2017-04-28 07:47:17(ost. akt: 2017-04-28 09:34:11)
Przez cały rok możecie oceniać swoją władzę. Stawiajcie TAK, jeśli samorządowcy dobrze pracują, NIE - jeśli nie realizują obietnic wyborczych. W Gazecie Olsztyńskiej publikujemy krótkie rozmowy z samorządowcami. Dziś rozmawiamy z burmistrzem Olsztynka, Arturem Wrochną.
— Z jakimi problemami przychodzą do pana mieszkańcy?
— Problemy są oczywiście różne, ale głównie takie, jak w innych małych miejscowościach. Mamy problem z mieszkaniami i drogami, bo gmina jest rozległa. Wpływ na nasze drogi mają warunki atmosferyczne. Chcielibyśmy je naprawiać raz a porządnie, ale na to, niestety, nie starcza nam funduszy. Do remontów dróg powracamy zatem co roku. Czasami w niektórych koloniach są też problemy z wodą, bo obniża się stan wód gruntowych. Ale planujemy odpowiednie inwestycje.

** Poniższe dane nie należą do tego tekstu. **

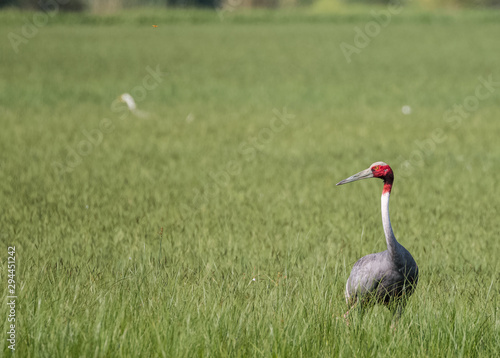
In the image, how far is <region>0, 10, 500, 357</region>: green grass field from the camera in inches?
126

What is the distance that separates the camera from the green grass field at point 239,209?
3.20 metres

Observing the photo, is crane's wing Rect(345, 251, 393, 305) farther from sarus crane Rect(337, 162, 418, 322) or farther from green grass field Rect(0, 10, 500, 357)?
green grass field Rect(0, 10, 500, 357)

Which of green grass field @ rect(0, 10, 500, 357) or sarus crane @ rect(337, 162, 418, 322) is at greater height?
sarus crane @ rect(337, 162, 418, 322)

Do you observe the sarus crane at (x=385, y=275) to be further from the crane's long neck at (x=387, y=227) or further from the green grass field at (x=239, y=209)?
the green grass field at (x=239, y=209)

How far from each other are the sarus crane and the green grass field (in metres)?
0.12

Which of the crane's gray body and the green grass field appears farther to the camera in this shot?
the crane's gray body

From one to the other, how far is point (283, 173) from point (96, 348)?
5.43m

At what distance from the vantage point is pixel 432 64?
22.0 meters

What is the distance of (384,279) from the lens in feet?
11.3

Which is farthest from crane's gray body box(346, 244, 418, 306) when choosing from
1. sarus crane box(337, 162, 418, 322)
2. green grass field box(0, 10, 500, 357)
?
green grass field box(0, 10, 500, 357)

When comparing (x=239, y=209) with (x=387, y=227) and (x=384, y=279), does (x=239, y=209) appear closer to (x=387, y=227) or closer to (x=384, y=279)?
(x=384, y=279)

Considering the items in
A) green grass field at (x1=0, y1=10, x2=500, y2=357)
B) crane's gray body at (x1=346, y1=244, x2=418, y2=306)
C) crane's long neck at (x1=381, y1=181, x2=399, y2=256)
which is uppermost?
crane's long neck at (x1=381, y1=181, x2=399, y2=256)

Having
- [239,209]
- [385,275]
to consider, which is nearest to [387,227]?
[385,275]

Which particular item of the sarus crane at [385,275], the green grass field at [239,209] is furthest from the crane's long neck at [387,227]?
the green grass field at [239,209]
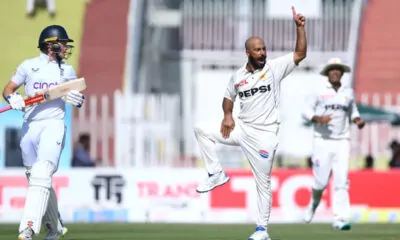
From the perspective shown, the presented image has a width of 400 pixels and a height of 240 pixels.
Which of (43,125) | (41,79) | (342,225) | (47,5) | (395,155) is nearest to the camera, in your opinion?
(43,125)

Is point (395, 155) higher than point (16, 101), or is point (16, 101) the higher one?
point (16, 101)

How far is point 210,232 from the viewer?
1659 centimetres

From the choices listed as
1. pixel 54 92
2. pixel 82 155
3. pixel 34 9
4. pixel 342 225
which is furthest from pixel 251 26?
pixel 54 92

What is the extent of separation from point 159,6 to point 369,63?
17.0 feet

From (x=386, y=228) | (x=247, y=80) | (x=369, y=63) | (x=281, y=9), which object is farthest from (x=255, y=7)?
(x=247, y=80)

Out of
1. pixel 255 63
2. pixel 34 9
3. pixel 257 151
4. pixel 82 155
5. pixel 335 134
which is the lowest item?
pixel 82 155

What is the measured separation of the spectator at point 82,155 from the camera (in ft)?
73.4

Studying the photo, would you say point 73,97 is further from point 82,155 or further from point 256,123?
point 82,155

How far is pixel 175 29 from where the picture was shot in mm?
31109

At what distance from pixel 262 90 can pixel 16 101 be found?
2.39m

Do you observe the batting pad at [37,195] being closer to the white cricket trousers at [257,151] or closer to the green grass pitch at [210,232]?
the white cricket trousers at [257,151]

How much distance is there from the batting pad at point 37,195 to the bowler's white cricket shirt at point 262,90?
2013mm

— Skoro o inwestycjach mowa, to co w najbliższym czasie powstanie w Olsztynku?
— Planujemy kilka rzeczy. Na pewno wybudujemy świetlice wiejskie. Nie zabraknie też przebudowy ulic i wymiany instalacji. Kolejną inwestycją będzie rewitalizacja wieży ciśnień i powstanie młodzieżowego klubu integracji społecznej. A jeśli chodzi o te inwestycje, które obecnie realizujemy, to właśnie budujemy kilka kilometrów wodociągu na terenach wiejskich.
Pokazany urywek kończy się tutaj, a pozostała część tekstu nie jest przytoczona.